V.A. – Qual o investimento e retorno proporcionado pela Feira Medieval de Silves?
R.P. – O retorno não é propriamente para a Câmara Municipal de Silves, mas sim para a cidade e para as coletividades que vêm de todo o concelho, desde da Serra até à zona litoral. Através da Feira Medieval, estas coletividades conseguem vir buscar receita, tal como os comerciantes locais. A Autarquia o que não pode ter é prejuízo, e, desde que o valor investido seja reposto, o que acontece, estamos bem.
V.A. – Têm vindo a surgir no Algarve outras feiras com características Medievais. Como encara esses novos eventos? Considera que podem desvirtuar o conceito e rigor Medieval que uma feira de maior dimensão tenta manter?
R.P. – Não acho mal que outros concelhos o façam. Sou da opinião de que aquilo que é bom deve ser copiado. No entanto, a tipologia e as características que nós temos são tão diferentes que, por mais que queiram retratar ou “imitar”, não conseguem. Refiro-me ao castelo, às ruas e toda a caracterização da cidade em si, que é única. Não era necessário que existisse uma feira medieval para que assim fosse. Quando se entra na cidade, sente-se isto, há qualquer coisa aqui, que nos faz sentir a história. Atualmente, somos uma das maiores feiras medievais a nível nacional.

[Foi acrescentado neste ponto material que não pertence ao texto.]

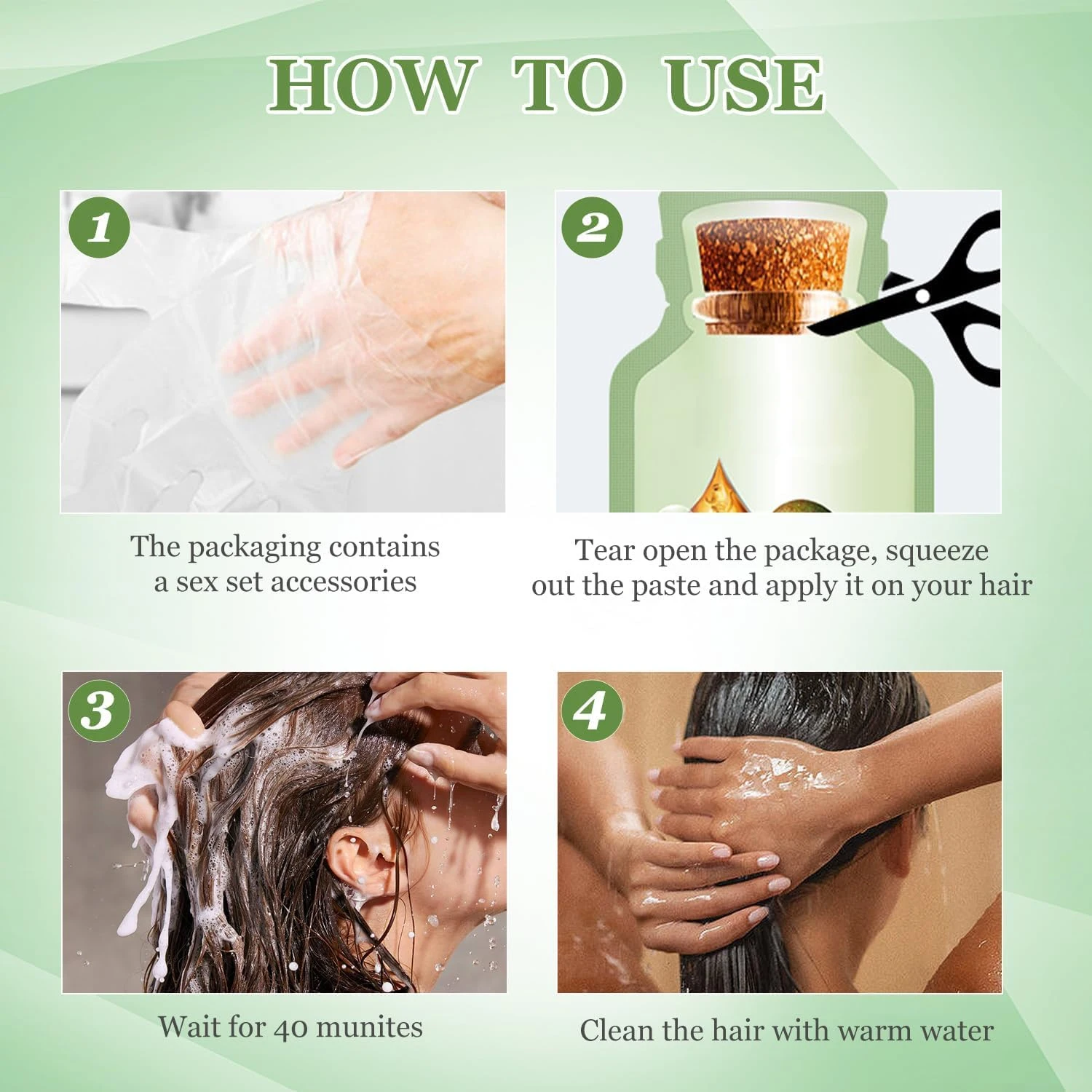 HOW TO USE

1

The packaging contains a sex set accessories

2

Tear open the package, squeeze out the paste and apply it on your hair

3

Wait for 40 munites

4

Clean the hair with warm water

V.A. – Para além do bilhete normal, existe também a possibilidade de adquirir o bilhete «experiências». Em que consiste este bilhete e que atividades extra proporciona aos visitantes?
R.P. – Com o bilhete «experiência», o visitante vive um serão como se fosse um dos nobres habitantes da cidade à época medieval: traja-se e faz um penteado a rigor, come no banquete real, onde se tenta reproduzir as comidas da altura e vê o Torneio e o espetáculo no castelo. Durante todo um serão é acompanhado pelos nossos técnicos e tem, ainda, direito a um local específico para estacionar. Este é um bilhete especial e deve ser adquirido com antecedência, através de marcação.
V.A. – O que terá de novo a edição deste ano?
R.P. – Este ano alargámos a área da feira, sendo que vamos incluir no recinto a praça Al-Mu'thamid. Também mudámos alguns stands e a dinâmica da própria feira. Vamos concentrar tudo num único local, que sabemos, à partida, que é visitável. Temos estado a evoluir de tal maneira em número de visitantes que as nossas ruas, cuja tipologia é muito estreita, tornam-se muito pequenas, o que nos preocupa. Mas, felizmente, temos tudo previsto e uma equipa fantástica em termos de Proteção Civil. Além disso, contamos com a colaboração da GNR, das nossas duas corporações de Bombeiros Voluntários e a Cruz Vermelha. Todos eles dão o seu contributo para a segurança das pessoas.